Желудок мой подпрыгнул к самому горлу. Я с трудом подавил рвотный позыв, отвернулся и рывком, так, словно жуткое это зрелище придало мне сил, вытащил свою негодную ногу из-под тела Александры. А после сделал единственное, что мне оставалось, учитывая обстоятельства: быстро пополз прочь с места сражения.

Мне удалось преодолеть расстояние фута в три. После чего путь отступления оказался заблокирован.

Прямо передо мной вдруг словно из-под земли возник один из гарпов. В отличие от своих товарищей он, казалось, был настроен отнюдь не воинственно. На меня даже внимания не обратил, уставившись как завороженный на острие посоха, который я, разумеется, держал в руке. Оно было сплошь покрыто свежей кровью. Я, в свою очередь, заметил, что на всклокоченных волосах ублюдка сверкал и переливался какой-то уродливый металлический обруч — подобие короны.

Только теперь я наконец услыхал голос принцессы.

— Отпустите меня, уроды в перьях! — требовала она.

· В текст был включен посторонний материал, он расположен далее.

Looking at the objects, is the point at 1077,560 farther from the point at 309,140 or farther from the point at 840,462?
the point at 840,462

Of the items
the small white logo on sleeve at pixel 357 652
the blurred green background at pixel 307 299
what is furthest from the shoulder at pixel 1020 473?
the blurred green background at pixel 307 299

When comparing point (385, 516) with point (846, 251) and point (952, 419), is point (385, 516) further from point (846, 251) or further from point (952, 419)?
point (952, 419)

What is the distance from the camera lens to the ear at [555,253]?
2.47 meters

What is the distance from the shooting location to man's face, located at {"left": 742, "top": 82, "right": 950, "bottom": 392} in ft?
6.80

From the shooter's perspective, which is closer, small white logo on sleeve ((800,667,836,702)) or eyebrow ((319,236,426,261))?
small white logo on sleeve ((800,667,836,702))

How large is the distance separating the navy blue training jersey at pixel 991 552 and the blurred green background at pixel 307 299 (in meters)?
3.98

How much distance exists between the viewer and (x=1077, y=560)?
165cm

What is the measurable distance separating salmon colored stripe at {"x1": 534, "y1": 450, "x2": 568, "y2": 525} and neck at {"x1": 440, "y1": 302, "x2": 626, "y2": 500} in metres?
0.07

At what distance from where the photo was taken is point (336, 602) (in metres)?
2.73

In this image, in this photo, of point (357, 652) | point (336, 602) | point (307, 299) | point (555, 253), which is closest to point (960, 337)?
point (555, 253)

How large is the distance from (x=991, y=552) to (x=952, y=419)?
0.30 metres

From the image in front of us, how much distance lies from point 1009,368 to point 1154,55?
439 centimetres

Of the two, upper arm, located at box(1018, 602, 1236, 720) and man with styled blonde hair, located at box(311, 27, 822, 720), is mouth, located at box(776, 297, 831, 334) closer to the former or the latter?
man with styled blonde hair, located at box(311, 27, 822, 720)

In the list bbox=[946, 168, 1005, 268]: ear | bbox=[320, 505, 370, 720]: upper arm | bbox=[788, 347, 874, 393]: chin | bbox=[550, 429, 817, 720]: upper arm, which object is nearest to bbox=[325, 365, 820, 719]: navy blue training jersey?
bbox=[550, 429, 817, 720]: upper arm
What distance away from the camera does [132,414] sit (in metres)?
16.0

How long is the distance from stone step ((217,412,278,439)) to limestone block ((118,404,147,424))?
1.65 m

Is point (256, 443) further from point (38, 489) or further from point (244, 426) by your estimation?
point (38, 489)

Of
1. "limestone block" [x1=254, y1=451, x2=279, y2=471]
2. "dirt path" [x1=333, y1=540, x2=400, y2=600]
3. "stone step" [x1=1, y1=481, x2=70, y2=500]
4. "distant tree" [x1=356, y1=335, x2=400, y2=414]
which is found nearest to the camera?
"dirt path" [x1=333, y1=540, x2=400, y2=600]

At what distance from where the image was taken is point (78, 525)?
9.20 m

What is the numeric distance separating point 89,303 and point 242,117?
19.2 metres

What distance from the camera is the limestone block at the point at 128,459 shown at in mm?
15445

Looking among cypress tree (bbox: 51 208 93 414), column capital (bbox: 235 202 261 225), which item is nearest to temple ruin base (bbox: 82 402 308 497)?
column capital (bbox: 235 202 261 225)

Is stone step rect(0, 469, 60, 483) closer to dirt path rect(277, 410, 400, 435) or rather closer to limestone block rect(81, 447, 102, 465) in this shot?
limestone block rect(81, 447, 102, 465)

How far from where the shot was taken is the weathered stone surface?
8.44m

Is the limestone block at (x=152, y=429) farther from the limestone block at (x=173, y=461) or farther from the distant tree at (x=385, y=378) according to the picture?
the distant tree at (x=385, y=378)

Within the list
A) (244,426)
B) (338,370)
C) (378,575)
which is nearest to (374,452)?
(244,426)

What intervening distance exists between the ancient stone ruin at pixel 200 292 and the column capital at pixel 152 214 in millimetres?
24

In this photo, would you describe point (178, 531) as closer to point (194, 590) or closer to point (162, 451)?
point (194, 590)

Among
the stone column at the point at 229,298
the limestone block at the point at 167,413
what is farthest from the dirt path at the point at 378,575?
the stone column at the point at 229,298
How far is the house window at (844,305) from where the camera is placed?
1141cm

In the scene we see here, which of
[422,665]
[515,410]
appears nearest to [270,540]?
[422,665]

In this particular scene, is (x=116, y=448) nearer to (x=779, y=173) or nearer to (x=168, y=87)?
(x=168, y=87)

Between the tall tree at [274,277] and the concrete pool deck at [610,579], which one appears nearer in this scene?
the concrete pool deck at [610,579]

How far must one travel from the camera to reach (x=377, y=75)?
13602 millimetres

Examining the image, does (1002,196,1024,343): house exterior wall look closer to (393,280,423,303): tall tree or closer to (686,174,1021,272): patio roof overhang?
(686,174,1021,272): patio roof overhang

Ее гневный протест был встречен взрывом пронзительного, издевательского хохота. Тут только до меня дошло, что голоса воинов вот уже несколько минут как стихли. Стараясь не выпускать из поля зрения гарпа, стоявшего передо мной, я кое-как ухитрился бросить быстрый взгляд назад. Этого оказалось достаточно, чтобы вопрос о судьбе отряда полностью для меня прояснился: на месте сражения горой громоздились людские и конские трупы. Никто из воинов его величества не вышел живым из схватки с чудовищами. Только я и Энтипи пока еще не погибли.

Ублюдок, который перекрыл мне путь к отступлению, пронзительно взвизгнул:

— Приведи-и-и-и-и-те ее! Сюда! Сюда-а-а-а-а!

Судя по его тону, он привык повелевать. А еще у него была манера выкрикивать слова так громко, словно те, к кому они были обращены, находились бог знает как далеко. Разумеется, в этой мерзкой стае он был вожаком. Тут наконец он обратил свое милостивое внимание на меня и заверещал:

— Мой по-о-о-о-о-о-дданный! Ты убил моего по-о-о-о-о-о-дданного!

— Да что вы! — Я помотал головой. Главное было выиграть время. Предводитель гарпов молча указал пальцем на окровавленное острие моего посоха. Я тотчас же пожалел, что сразу же, как прикончил ублюдка гарпа, не удосужился убрать лезвие в деревянное гнездо. И всего-то усилий было — кнопку нажать! — Ах, вы об этом. — Я с наигранным недоумением взглянул на лезвие. — Просто не представляю, где это я его испачкал.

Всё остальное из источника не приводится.